Let $f, g, h \in L$, where L is the vector space of all linear maps that map from $\mathbb{R}^3 \rightarrow \mathbb{R}^2$.
$ f \left(\left( \begin{array}{ccc}
x_1 \\
x_2 \\
x_3 \end{array} \right) \right) = \left( \begin{array}{cc}
x_1 + x_2 + x_3 \\
x_1 + x_2 \\ \end{array} \right)$
$ g \left(\left( \begin{array}{ccc}
x_1 \\
x_2 \\
x_3 \end{array} \right) \right) = \left( \begin{array}{cc}
2x_1 + x_3 \\
x_1 + x_2 \\ \end{array} \right)$
$ h \left(\left( \begin{array}{ccc}
x_1 \\
x_2 \\
x_3 \end{array} \right) \right) = \left( \begin{array}{cc}
2x_2 \\
x_1 \\ \end{array} \right)$
Show that f, g and h are linearly independent.

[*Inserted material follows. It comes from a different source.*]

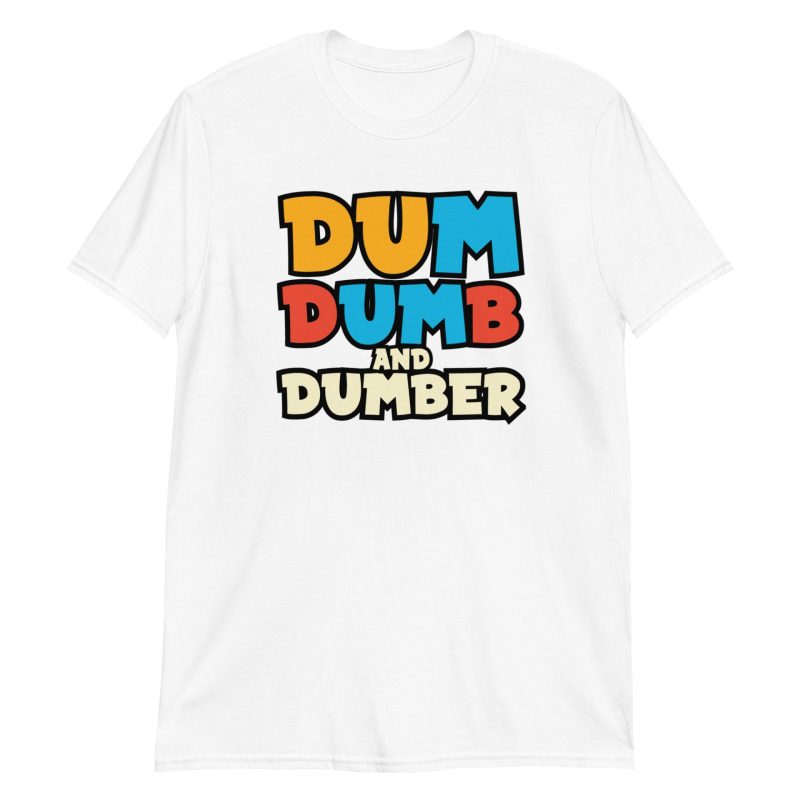 Dum, Dumb and Dumber Short-Sleeve Unisex T-Shirt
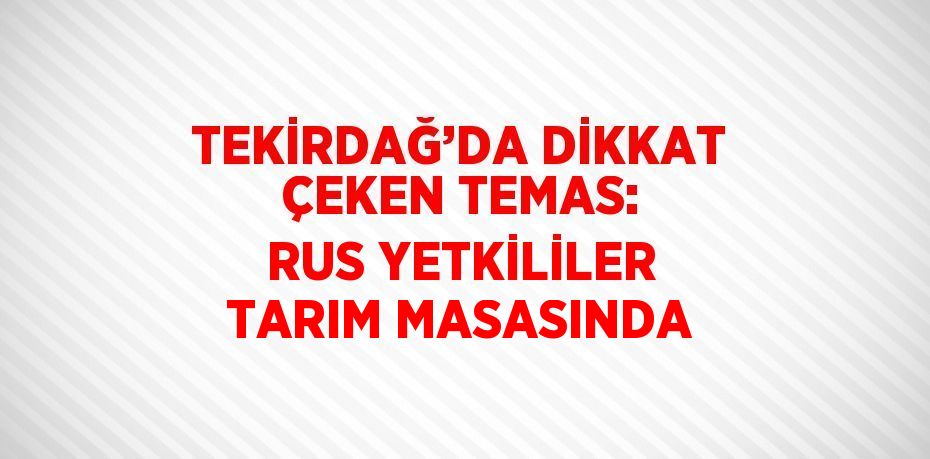 TEKİRDAĞ’DA DİKKAT ÇEKEN TEMAS: RUS YETKİLİLER TARIM MASASINDA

Could I show this by using the matrices of those linear maps, which are uniquely determined, and then show that there aren't two of those matrices that are equal, proving that there isn't a linear combination of f, g and h, besides the trivial one, that is equal to 0?
Best Answer
You can show that the matrices of $f$, $g$ and $h$ are linearly independent as elements of the vector space $M_{2\times3}(\mathbb{R})$ of $2\times 3$ matrices. Namely, suppose $$ a\begin{bmatrix} 1 & 1 & 1\\ 1 & 1 & 0 \end{bmatrix} + b\begin{bmatrix} 2 & 0 & 1\\ 1 & 1 & 0 \end{bmatrix} + c\begin{bmatrix} 0 & 2 & 0\\ 1 & 0 & 0 \end{bmatrix} =O $$ where $O$ is the null matrix and prove that $a=b=c=0$. This is equivalent to your claim, because the map from the vector space $\hom(\mathbb{R}^3,\mathbb{R}^2)\to M_{2\times 3}(\mathbb{R})$ that to any linear map associates its matrix relative to the canonical bases is an isomorphism of vector spaces.
Can you go on from here?
Note that being different is not sufficient for the matrices to be linearly independent. For instance, a set containing the zero linear map is never linearly independent.
A slightly different approach is to consider a zero linear combination: $$ af+bg+ch=0 $$ (the zero map) and apply this to the vectors in a basis of $\mathbb{R}^3$, for instance those of the canonical basis; by definition, $$ (af+bg+ch)(v)=af(v)+bg(v)+ch(v) $$ so, computing for $v=e_1$, $v=e_2$ and $v=e_3$, we get \begin{gather} a\begin{bmatrix}1\\1\end{bmatrix}+ b\begin{bmatrix}2\\1\end{bmatrix}+ c\begin{bmatrix}0\\1\end{bmatrix}= \begin{bmatrix}0\\0\end{bmatrix} \\[2ex] a\begin{bmatrix}1\\1\end{bmatrix}+ b\begin{bmatrix}0\\1\end{bmatrix}+ c\begin{bmatrix}2\\0\end{bmatrix}= \begin{bmatrix}0\\0\end{bmatrix} \\[2ex] a\begin{bmatrix}1\\0\end{bmatrix}+ b\begin{bmatrix}1\\0\end{bmatrix}+ c\begin{bmatrix}0\\0\end{bmatrix}= \begin{bmatrix}0\\0\end{bmatrix} \end{gather} which is exactly the same as before.